## Begin DATA

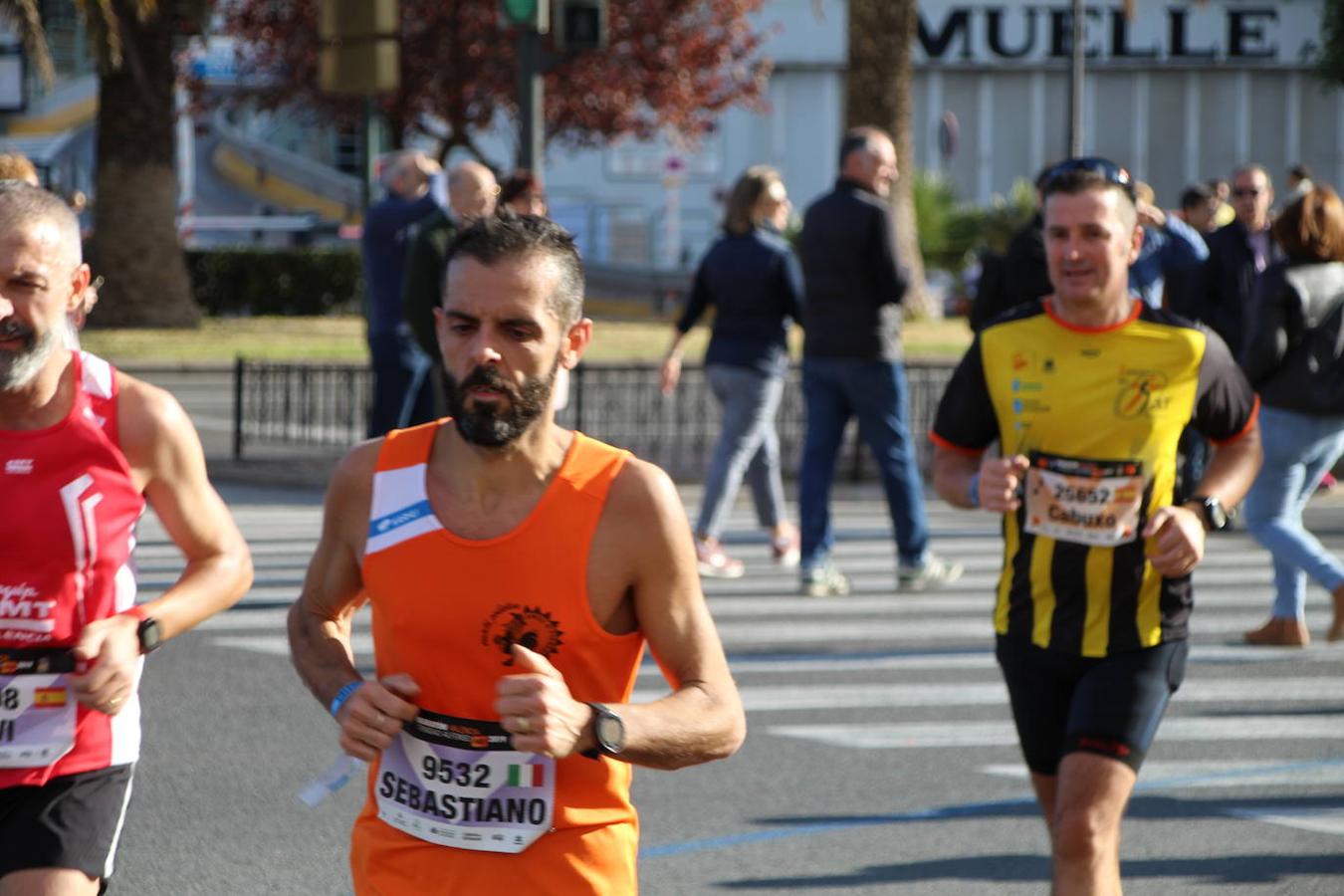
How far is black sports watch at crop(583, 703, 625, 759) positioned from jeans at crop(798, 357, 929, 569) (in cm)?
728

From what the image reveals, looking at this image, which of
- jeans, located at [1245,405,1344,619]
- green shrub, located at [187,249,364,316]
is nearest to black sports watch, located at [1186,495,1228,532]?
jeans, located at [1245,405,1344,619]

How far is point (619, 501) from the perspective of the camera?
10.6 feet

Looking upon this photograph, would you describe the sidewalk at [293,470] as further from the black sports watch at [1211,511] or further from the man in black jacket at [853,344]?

## End DATA
## Begin DATA

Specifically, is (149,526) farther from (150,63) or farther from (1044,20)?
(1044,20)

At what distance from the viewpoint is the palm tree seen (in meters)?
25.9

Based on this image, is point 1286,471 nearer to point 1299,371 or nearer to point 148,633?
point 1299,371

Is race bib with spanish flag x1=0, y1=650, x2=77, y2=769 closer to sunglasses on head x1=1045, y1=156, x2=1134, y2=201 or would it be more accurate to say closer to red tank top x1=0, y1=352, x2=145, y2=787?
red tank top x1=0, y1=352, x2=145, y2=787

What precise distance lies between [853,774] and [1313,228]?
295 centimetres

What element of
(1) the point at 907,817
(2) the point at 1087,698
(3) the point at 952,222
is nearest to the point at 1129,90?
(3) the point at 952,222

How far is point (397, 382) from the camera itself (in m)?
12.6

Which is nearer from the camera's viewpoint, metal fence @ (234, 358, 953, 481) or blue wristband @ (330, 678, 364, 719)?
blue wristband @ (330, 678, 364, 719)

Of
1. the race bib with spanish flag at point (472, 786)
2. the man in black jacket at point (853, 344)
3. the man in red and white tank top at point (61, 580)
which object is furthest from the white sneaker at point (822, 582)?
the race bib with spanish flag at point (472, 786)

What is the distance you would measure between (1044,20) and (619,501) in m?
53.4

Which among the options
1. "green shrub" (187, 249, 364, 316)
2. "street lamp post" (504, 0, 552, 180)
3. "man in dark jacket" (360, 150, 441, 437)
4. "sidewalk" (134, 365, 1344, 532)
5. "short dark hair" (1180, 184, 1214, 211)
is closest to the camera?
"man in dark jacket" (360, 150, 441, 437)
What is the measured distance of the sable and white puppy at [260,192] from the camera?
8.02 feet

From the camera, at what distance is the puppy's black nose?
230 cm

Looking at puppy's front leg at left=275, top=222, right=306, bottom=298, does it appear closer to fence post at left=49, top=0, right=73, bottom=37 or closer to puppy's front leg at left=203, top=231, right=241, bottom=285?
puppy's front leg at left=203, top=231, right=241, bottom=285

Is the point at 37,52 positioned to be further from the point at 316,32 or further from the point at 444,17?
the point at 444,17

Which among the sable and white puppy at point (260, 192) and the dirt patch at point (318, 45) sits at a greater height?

## End DATA

(WHAT YOU WILL DO):
Copy word for word the lines between the one holding "How far is point (397, 382)" and the one holding "Which among the sable", both included.

(ANSWER TO THIS EXERCISE):
How far is point (397, 382) from the camera itself (in m)?
12.6

Which is nearer from the camera's viewpoint, metal fence @ (234, 358, 953, 481) or blue wristband @ (330, 678, 364, 719)?
blue wristband @ (330, 678, 364, 719)

Of
1. the race bib with spanish flag at point (472, 786)
2. the man in black jacket at point (853, 344)
3. the man in red and white tank top at point (61, 580)
which object is furthest from the white sneaker at point (822, 582)?
the race bib with spanish flag at point (472, 786)

What is the distance you would measure between (1044,20) and (619,501) in m?
53.4

Which among the options
1. "green shrub" (187, 249, 364, 316)
2. "street lamp post" (504, 0, 552, 180)
3. "man in dark jacket" (360, 150, 441, 437)
4. "sidewalk" (134, 365, 1344, 532)
5. "short dark hair" (1180, 184, 1214, 211)
is closest to the camera?
"man in dark jacket" (360, 150, 441, 437)
What is the measured distance of the sable and white puppy at [260,192] from the camera?
8.02 feet

From the camera, at what distance is the puppy's black nose?
230 cm

Looking at puppy's front leg at left=275, top=222, right=306, bottom=298, does it appear closer to fence post at left=49, top=0, right=73, bottom=37 or closer to puppy's front leg at left=203, top=231, right=241, bottom=285?
puppy's front leg at left=203, top=231, right=241, bottom=285

Is the point at 37,52 positioned to be further from the point at 316,32 or further from the point at 444,17?
the point at 444,17

Which among the sable and white puppy at point (260, 192) and the dirt patch at point (318, 45) sits at a greater height?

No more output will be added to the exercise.